_Actions demandées:_
(1) Dans le texte sur les excès d'intervention en anesthésie-réanimation, relevez tous les outils de la liste qui sont suivis d'un commentaire entre parenthèses.
(2) Prolongez le texte sur les excès d'intervention en anesthésie-réanimation à partir de sa dernière phrase.
===== Extrait fourni
J’aurais pu donner un autre titre pompeux genre « primum non nocere » mais comme j’ai fait espagnol en deuxième langue je vais éviter le latin.
Il y a un sacré paquets de truc en médecine qui sont réalisés dont on pourrait se passer. Le dépistage est un exemple connexe complexe mais très pertinent. Merci à Jaddo d’avoir fait sa dernière note avec son talent habituel.
Moi, je veux juste parler de ce que je rencontre dans mon métier d’anesthésiste-réanimateur. Il y a un paquet de trucs que je vois souvent et je m’interroge quant à notre tendance à intervenir en excès. Nous avons un métier où la physiologie se vit « en live », avec des médicaments puissants aux effets immédiats, nous sommes donc imprégnés d’une culture de l’action. De plus, y’a quand même un paquet de littérature qui nous enjoint à agir vite dans bon nombre de situations médicales comme les urgences vasculaires, les infections, etc.
A côté de ça, je vois bon nombre de fois où nous dégainons, vite, trop vite ? certains outils :
- l’eau et le sel (pourquoi cette obsession des 2 litres de diurèse ? méfiez-vous des excès de chlorure)
- les macromolécules (encore ? seriously ?)
- l’amiodarone (le poumon, la thyroïde, le contrôle douteux de la FC en situation très aigüe : saignement latent, sepsis larvé ?)
- l’atenolol (cf les béta-bloquants c’est pas tout le temps)
- le fer en intraveineux (je n’arrive pas à l’aimer celui-là, c’est un peu irrationnel mais il me crispe)
- les morphiniques en per-opératoire (par crainte de la douleur…)
- les cocktails tramadol-nefopam (les EI valent-ils le coup vis à vis d’une éventuelle diminution de morphine ?)
- l’insuline trop agressivement
- la dialyse en réa quand le patient va planter son rein (cf TBL sur ELAIN vs AKIKI)
- l’hydroxyzine comme une tisane au tilleul
- les anti-épileptiques dès que le patient a une douleur sous morphine
- la nutrition parentérale sans contexte clairement en faveur
- les vitamines, les oligo-éléments dans un glucosé pendant 3 jours
- les vitamines autre que B1 dans la prévention du DT
- de l’IPP prescrit comme un réflexe dans 1000 situations où les patients n’en ont pas besoin
- les aminosides dès qu’une infection pointe le bout de son nez à l’hôpital
et la biologie, parlons en !
==========
===== Lignes fournies
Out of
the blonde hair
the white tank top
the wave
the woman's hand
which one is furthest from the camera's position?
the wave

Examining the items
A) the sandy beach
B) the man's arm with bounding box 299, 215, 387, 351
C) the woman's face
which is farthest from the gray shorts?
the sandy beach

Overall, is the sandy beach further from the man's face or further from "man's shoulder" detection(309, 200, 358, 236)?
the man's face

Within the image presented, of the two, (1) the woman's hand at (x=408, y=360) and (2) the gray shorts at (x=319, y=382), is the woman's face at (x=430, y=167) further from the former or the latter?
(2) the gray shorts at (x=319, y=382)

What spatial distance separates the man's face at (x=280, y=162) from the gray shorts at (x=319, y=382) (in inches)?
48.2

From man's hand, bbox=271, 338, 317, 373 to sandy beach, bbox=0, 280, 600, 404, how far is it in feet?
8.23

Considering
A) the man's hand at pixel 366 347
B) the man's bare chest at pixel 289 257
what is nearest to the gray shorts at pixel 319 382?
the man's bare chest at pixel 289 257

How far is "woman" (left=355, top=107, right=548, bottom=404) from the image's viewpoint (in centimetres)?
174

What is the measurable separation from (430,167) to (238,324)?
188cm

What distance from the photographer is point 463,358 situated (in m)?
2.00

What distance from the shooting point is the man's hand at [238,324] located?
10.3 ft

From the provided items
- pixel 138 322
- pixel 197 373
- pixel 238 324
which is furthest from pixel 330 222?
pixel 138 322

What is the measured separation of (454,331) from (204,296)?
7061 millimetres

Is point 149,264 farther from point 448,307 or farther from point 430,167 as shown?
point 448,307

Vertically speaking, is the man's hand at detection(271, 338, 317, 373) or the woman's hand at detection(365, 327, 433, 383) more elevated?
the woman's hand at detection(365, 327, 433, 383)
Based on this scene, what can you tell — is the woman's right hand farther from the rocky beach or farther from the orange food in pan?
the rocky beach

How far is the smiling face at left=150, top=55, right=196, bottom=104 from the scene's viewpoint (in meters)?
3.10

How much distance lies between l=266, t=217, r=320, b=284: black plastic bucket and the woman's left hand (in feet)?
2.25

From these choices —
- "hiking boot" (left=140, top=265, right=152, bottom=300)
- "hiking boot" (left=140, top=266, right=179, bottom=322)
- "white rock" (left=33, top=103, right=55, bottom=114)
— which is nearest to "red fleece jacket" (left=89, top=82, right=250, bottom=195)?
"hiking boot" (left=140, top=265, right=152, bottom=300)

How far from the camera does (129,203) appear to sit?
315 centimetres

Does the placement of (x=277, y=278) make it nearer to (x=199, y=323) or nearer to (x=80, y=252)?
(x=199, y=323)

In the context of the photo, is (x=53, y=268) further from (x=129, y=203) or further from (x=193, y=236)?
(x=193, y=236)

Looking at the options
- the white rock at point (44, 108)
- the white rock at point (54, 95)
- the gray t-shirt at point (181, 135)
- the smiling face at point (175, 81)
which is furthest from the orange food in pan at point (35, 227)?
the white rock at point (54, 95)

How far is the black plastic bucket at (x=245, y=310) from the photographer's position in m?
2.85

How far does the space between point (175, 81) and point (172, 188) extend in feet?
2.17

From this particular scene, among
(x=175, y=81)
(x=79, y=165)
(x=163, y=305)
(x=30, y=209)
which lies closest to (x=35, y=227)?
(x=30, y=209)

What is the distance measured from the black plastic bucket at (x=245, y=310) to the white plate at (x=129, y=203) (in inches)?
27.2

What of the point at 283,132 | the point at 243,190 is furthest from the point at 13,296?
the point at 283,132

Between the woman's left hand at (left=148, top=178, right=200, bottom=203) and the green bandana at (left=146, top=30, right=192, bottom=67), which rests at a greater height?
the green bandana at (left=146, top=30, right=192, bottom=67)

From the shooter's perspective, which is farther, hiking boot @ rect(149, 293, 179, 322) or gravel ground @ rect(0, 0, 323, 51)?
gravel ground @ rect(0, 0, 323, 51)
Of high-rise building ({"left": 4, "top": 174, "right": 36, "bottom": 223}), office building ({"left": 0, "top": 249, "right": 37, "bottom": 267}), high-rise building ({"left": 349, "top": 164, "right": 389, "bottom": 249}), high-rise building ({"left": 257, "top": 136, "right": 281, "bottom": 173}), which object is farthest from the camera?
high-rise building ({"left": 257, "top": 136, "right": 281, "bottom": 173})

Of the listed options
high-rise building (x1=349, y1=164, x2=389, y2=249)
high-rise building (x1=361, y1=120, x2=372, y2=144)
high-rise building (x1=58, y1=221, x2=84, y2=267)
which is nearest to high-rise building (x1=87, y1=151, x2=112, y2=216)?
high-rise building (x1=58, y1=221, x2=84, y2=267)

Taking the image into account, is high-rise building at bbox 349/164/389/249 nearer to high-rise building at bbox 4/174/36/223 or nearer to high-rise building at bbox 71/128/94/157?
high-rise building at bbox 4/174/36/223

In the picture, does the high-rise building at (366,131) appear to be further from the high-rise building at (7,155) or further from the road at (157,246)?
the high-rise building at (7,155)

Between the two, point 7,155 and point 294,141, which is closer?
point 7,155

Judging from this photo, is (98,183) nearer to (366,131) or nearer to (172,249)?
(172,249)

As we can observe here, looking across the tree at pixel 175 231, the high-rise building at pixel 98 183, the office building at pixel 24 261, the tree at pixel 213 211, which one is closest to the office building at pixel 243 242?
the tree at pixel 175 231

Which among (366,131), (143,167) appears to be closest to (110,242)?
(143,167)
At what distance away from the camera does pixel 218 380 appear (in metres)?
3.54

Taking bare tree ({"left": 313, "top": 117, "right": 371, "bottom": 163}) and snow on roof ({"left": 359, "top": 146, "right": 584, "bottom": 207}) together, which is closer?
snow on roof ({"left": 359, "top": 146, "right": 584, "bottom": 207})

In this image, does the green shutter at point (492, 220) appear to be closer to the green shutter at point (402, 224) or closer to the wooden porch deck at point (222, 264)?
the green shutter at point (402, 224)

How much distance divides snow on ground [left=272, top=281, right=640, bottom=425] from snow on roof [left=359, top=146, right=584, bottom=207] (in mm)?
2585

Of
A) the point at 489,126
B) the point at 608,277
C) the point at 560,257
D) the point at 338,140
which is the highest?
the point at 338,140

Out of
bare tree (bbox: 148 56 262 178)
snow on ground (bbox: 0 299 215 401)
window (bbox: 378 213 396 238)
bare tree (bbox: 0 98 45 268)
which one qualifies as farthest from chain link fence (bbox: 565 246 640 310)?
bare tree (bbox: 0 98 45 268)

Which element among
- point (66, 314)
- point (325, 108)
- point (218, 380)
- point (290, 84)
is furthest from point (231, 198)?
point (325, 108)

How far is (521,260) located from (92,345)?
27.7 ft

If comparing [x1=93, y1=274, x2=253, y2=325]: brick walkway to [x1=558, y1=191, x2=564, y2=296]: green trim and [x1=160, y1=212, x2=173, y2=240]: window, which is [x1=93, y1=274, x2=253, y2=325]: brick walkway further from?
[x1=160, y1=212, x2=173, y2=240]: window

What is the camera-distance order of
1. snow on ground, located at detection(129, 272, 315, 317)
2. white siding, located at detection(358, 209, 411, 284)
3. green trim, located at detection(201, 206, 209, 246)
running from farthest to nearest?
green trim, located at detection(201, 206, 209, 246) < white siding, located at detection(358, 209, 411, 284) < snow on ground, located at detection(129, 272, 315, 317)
==========
_Liste des réponses:_
(1)
- l'eau et le sel
- les macromolécules
- l'amiodarone
- l'atenolol
- le fer en intraveineux
- les morphiniques en per-opératoire
- les cocktails tramadol-nefopam
- la dialyse en réa quand le patient va planter son rein

(2)
- pourquoi faire NFS/TP-TCA a un patient qui a déjà été opéré sans soucis sans manifestations hémorragiques ?
- que faite vous d’une coag post-op chez quelqu’un qui n’a pas fait de catastrophe hémorragique ?
- pourquoi faire une carte de groupe pour une chirurgie où vous transfusez un patient tous les 5 ans ?
Je m’arrête là, vous saisissez l’idée… Je pense qu’il y a un bon paquet de fois où il faut se retenir de dégainer son stylo, surtout pendant le tour de minuit où la réflexion n’est pas toujours au top. Il y a plein de situations où ne rien faire, c’est bien faire. Il y a plein de symptômes qui méritent notre attention mais qu’il ne faut pas confondre avec une maladie (c)celui-qui-sait. Il y a plein de fois où juste attendre à côté du patient est suffisant. Et il y a plein de fois où nous faisons peut-être pire que mieux en prescrivant.
Ainsi, il me parait vraiment important de vous arrêter 30 secondes lorsque vous êtes devant un dilemme de prescription. Interrogez-vous sur votre « impulsion » : habitude ou besoin de donner une réponse (facile) à une question difficile (« je fais quoi ? »).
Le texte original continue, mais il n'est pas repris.